3. In Bahuballav Roy v. Jogesh Chandra Banerjee 60 Ind. Cas. 242 : 23 C.W.N. (sic) the application for execution was held to be barred by limitation. It does not appear that the payments were made within three years of the date of the decree and within three years before the application for execution. The learned Judges affirmed the principle that the decree holder can certify payments at any time, but that the certification must take place within such time as is required to save the application from being barred by limitation. Fletcher, J., who was a party to the decision was also a party to the decision in the case of Lakhi Narain Ganguli v. Felamoni Dasi 27 Ind. Cas. 11 : 20 C.L.J. 131, in which it was held that a part payment before the decree is barred, saves limitation.

4. In the case of Bireswar Mookerjee v. Ambika Charan Bhattachariee 42 Ind. Cas. 472 : 45 C. 630 the decree was made on the 24th of November 1909 and the application for execution of the same was presented on the 7th of June 1916. Two payments were alleged to have been made in 1912 and 1913, respectively, neither of which was certified to the Court. The learned Judges held that the payments or adjustments could not be recognised by the Court executing the decree. They pointed out that Order XXI, Rule 2, Clause (8), of the Code of the 1908 is different in terms from Section 258 of the Code of 1882, which provided that a payment which had not, been certified, could not be recognised as a payment or adjustment of the decree, while the present Code provided that a payment which has not been duly certified shall not be taken into account by any Court executing the decree, and that this alteration in the language justifies the inference that an uncertified payment or adjustment cannot now operate to prolong the period of limitation for an application for execution of a decree under the Limitation Act.

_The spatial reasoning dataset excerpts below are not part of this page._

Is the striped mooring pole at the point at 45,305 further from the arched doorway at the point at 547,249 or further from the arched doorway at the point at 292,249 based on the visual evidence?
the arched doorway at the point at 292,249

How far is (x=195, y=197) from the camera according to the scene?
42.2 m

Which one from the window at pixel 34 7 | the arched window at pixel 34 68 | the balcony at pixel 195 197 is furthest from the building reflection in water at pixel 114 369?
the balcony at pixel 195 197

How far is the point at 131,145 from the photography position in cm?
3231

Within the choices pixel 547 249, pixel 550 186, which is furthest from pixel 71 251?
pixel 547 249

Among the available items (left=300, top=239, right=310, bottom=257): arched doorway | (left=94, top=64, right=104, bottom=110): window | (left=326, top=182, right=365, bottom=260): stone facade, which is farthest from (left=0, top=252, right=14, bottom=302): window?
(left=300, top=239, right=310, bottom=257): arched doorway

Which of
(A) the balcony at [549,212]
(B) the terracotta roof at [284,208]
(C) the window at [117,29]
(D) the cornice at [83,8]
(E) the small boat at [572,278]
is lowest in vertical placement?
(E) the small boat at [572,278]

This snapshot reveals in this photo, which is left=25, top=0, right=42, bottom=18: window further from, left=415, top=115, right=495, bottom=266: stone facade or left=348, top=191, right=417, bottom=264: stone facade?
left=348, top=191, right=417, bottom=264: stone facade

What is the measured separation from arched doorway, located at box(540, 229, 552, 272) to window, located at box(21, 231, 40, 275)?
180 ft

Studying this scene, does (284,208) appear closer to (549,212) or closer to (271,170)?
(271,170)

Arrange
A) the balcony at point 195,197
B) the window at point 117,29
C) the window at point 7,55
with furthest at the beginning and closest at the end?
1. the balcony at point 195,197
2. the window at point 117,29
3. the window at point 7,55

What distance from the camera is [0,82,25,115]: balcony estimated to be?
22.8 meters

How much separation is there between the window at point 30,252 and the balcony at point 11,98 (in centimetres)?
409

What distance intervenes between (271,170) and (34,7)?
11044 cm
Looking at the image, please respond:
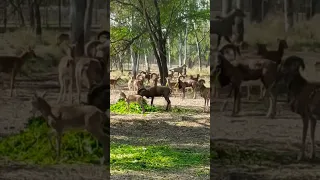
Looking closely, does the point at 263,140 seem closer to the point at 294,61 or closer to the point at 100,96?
the point at 294,61

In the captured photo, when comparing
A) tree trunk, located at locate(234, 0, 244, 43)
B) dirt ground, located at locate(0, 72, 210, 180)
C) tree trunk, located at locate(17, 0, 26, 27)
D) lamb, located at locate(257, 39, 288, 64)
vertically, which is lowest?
dirt ground, located at locate(0, 72, 210, 180)

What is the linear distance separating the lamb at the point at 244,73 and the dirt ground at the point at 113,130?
838 mm

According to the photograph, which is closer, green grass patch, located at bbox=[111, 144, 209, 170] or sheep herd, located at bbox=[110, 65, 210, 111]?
green grass patch, located at bbox=[111, 144, 209, 170]

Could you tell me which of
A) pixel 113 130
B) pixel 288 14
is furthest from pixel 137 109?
pixel 288 14

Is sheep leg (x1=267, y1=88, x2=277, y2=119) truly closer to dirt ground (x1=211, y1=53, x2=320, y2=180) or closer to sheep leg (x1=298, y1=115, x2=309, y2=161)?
dirt ground (x1=211, y1=53, x2=320, y2=180)

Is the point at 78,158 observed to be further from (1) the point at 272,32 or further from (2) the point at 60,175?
(1) the point at 272,32

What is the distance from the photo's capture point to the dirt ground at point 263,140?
278cm

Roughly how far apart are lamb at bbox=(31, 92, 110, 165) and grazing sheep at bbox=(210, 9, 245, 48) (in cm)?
82

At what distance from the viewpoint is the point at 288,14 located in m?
2.75

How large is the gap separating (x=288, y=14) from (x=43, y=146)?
5.44ft

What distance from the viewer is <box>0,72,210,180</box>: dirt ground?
2.87 meters

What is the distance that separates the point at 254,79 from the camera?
281cm

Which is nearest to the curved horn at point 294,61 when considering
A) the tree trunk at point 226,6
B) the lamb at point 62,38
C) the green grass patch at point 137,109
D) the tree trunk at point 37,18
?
the tree trunk at point 226,6

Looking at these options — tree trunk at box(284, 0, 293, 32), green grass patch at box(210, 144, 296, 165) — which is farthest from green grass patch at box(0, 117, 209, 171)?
tree trunk at box(284, 0, 293, 32)
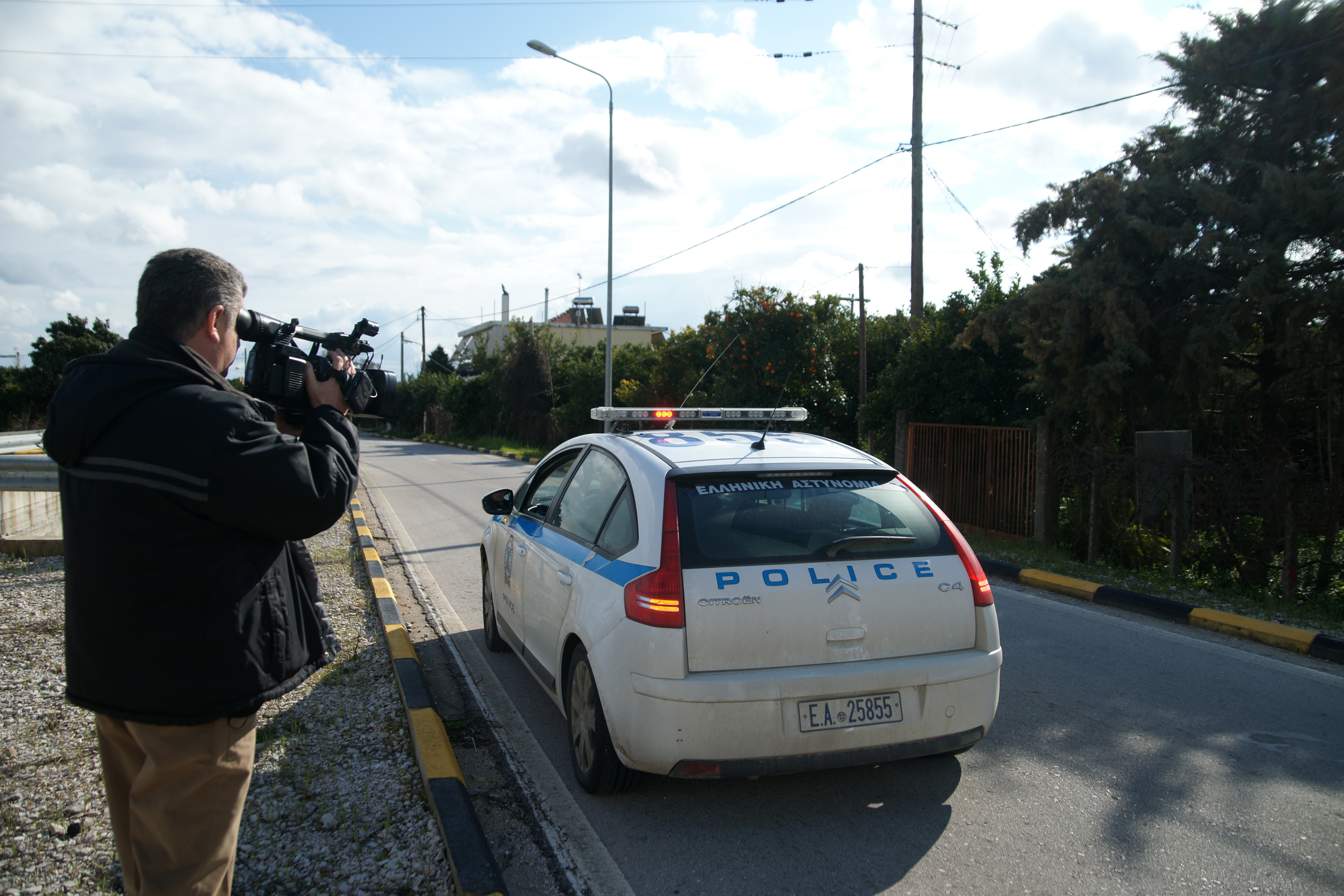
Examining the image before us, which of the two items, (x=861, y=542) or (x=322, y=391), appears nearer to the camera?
(x=322, y=391)

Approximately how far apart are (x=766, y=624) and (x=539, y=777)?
1.44m

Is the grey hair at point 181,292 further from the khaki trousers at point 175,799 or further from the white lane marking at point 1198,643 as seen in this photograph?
the white lane marking at point 1198,643

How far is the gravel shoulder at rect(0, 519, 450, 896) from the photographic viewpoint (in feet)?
9.70

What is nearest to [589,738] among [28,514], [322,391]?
[322,391]

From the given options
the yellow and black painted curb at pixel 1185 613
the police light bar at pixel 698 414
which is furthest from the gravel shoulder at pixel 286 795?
the yellow and black painted curb at pixel 1185 613

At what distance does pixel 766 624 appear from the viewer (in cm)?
327

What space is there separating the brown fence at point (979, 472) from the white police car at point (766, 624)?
286 inches

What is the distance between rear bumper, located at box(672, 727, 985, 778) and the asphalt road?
29 centimetres

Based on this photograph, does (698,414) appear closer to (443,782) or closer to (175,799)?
(443,782)

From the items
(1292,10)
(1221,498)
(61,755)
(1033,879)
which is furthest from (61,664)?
(1292,10)

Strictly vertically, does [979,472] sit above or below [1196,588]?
above

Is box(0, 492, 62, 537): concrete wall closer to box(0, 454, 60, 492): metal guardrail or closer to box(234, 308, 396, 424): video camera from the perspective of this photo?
box(0, 454, 60, 492): metal guardrail

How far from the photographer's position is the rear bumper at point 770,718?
10.5 ft

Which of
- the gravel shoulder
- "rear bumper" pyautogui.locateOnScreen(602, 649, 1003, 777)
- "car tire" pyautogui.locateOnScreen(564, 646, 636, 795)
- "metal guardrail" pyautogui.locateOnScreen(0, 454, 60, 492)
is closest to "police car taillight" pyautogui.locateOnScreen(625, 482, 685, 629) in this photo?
"rear bumper" pyautogui.locateOnScreen(602, 649, 1003, 777)
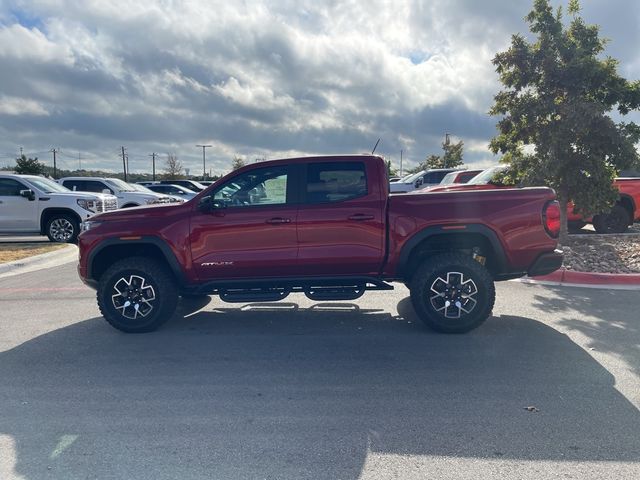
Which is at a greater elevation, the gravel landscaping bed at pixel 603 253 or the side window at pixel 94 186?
the side window at pixel 94 186

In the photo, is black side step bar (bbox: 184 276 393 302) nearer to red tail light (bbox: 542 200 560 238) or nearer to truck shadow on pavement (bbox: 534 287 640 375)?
red tail light (bbox: 542 200 560 238)

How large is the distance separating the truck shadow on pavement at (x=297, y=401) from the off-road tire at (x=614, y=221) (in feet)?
25.1

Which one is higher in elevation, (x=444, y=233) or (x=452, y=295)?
(x=444, y=233)

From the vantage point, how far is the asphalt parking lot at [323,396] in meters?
2.88

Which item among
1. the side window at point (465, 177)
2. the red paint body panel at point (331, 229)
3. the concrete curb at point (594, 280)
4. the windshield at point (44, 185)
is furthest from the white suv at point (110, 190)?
the concrete curb at point (594, 280)

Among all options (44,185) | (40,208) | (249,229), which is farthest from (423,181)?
(249,229)

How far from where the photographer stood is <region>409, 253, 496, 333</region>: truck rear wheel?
16.5 ft

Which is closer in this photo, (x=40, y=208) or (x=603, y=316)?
(x=603, y=316)

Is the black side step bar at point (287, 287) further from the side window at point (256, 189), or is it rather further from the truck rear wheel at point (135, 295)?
the side window at point (256, 189)

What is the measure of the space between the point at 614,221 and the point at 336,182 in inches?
366

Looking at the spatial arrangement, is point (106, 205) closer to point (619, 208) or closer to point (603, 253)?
point (603, 253)

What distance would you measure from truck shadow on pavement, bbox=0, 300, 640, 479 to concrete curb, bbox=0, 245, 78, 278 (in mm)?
4721

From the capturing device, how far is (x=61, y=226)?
1223cm

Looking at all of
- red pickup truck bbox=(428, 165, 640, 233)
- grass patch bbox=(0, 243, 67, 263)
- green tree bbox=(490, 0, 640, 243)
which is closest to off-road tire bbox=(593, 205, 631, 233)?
red pickup truck bbox=(428, 165, 640, 233)
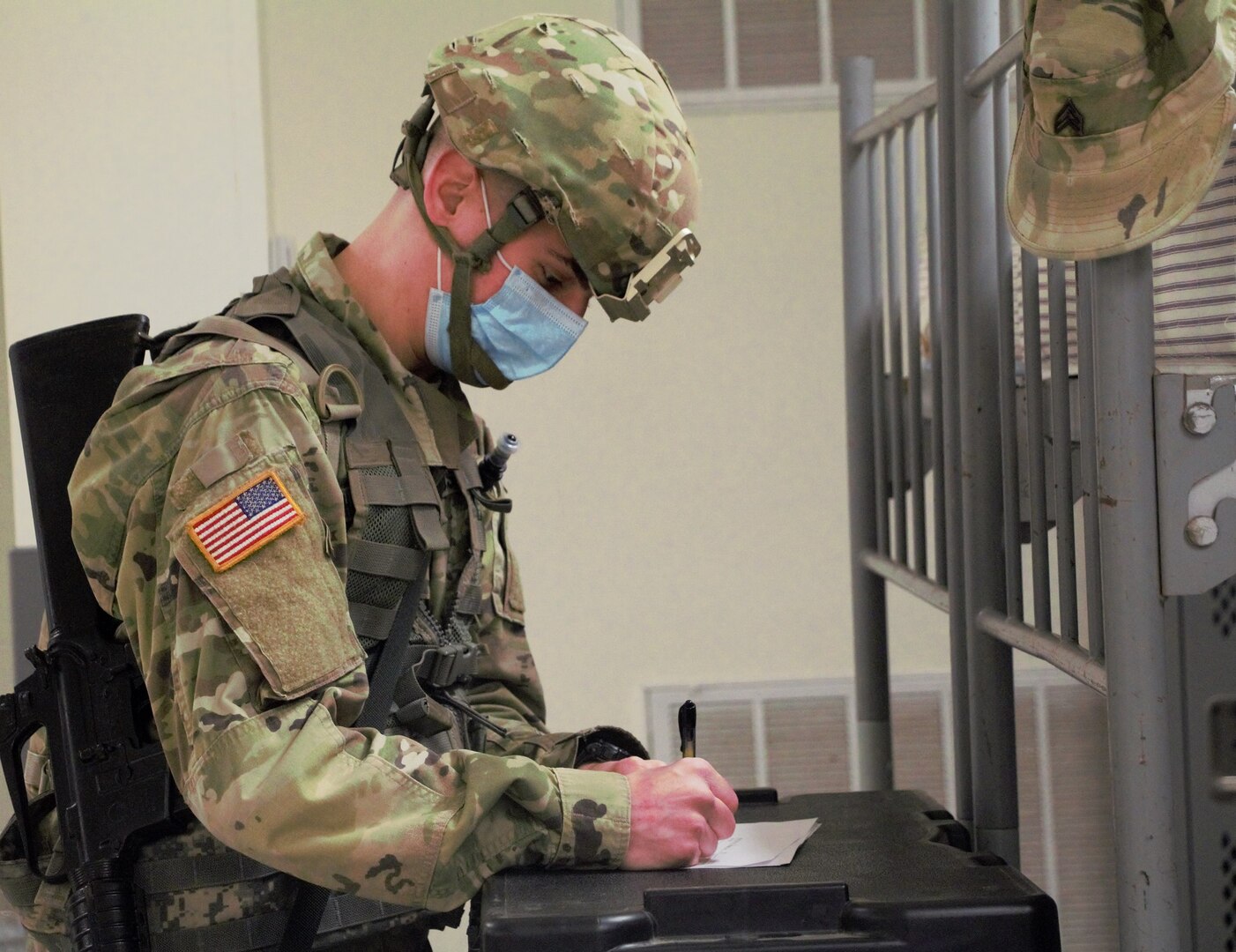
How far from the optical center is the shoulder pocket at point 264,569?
1.01 metres

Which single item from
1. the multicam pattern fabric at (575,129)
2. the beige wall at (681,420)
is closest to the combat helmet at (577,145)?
the multicam pattern fabric at (575,129)

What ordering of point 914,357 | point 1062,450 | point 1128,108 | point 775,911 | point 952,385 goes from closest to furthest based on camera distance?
point 1128,108
point 775,911
point 1062,450
point 952,385
point 914,357

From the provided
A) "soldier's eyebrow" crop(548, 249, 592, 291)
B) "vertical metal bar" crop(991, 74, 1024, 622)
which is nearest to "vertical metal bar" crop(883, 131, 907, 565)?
"vertical metal bar" crop(991, 74, 1024, 622)

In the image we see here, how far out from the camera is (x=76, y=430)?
3.98ft

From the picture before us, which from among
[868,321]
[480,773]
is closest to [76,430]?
[480,773]

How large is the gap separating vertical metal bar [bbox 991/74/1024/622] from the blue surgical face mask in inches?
16.1

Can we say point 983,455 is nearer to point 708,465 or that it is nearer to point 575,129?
point 575,129

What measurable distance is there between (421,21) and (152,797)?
261 centimetres

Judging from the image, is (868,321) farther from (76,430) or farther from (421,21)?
(421,21)

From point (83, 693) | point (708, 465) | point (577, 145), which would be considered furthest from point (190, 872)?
point (708, 465)

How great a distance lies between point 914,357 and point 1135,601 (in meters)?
0.82

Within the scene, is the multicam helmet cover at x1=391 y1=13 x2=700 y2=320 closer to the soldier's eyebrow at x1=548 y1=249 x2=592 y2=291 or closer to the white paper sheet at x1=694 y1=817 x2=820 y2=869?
the soldier's eyebrow at x1=548 y1=249 x2=592 y2=291

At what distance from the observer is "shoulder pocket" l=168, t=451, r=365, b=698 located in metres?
1.01

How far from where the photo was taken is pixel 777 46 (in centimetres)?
343
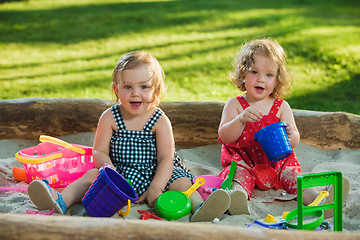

5. There is no doubt that unless the payment is certified, such payment cannot be taken into, account by the Court executing the decree. The question, however, whether the certification can be made, not only at the time the payment is made, but subsequently, that is, at any time before the application for execution is barred, was not considered in that case. Moreover, in that case the judgment-debtors were infants and the persons who were said to have made the payments were not the lawful guardians of the minors within the meaning of Section 21 of the Limitation Act. That being so, they were really no payments which could save limitation.

6. In the present case, on the other hand, the payments are evidenced by letters written and signed by the judgment-debtor himself, they were made within throe years of the decree and within three years of the present application for execution, and the payments were certified by a petition presented' on the 26th July 1919, which was made a part of the application for execution. Having regard to the facts of the present case and the weight of authority on the point, we think the application is not barred by limitation. The appeal must accordingly be dismissed with costs, two gold mohurs.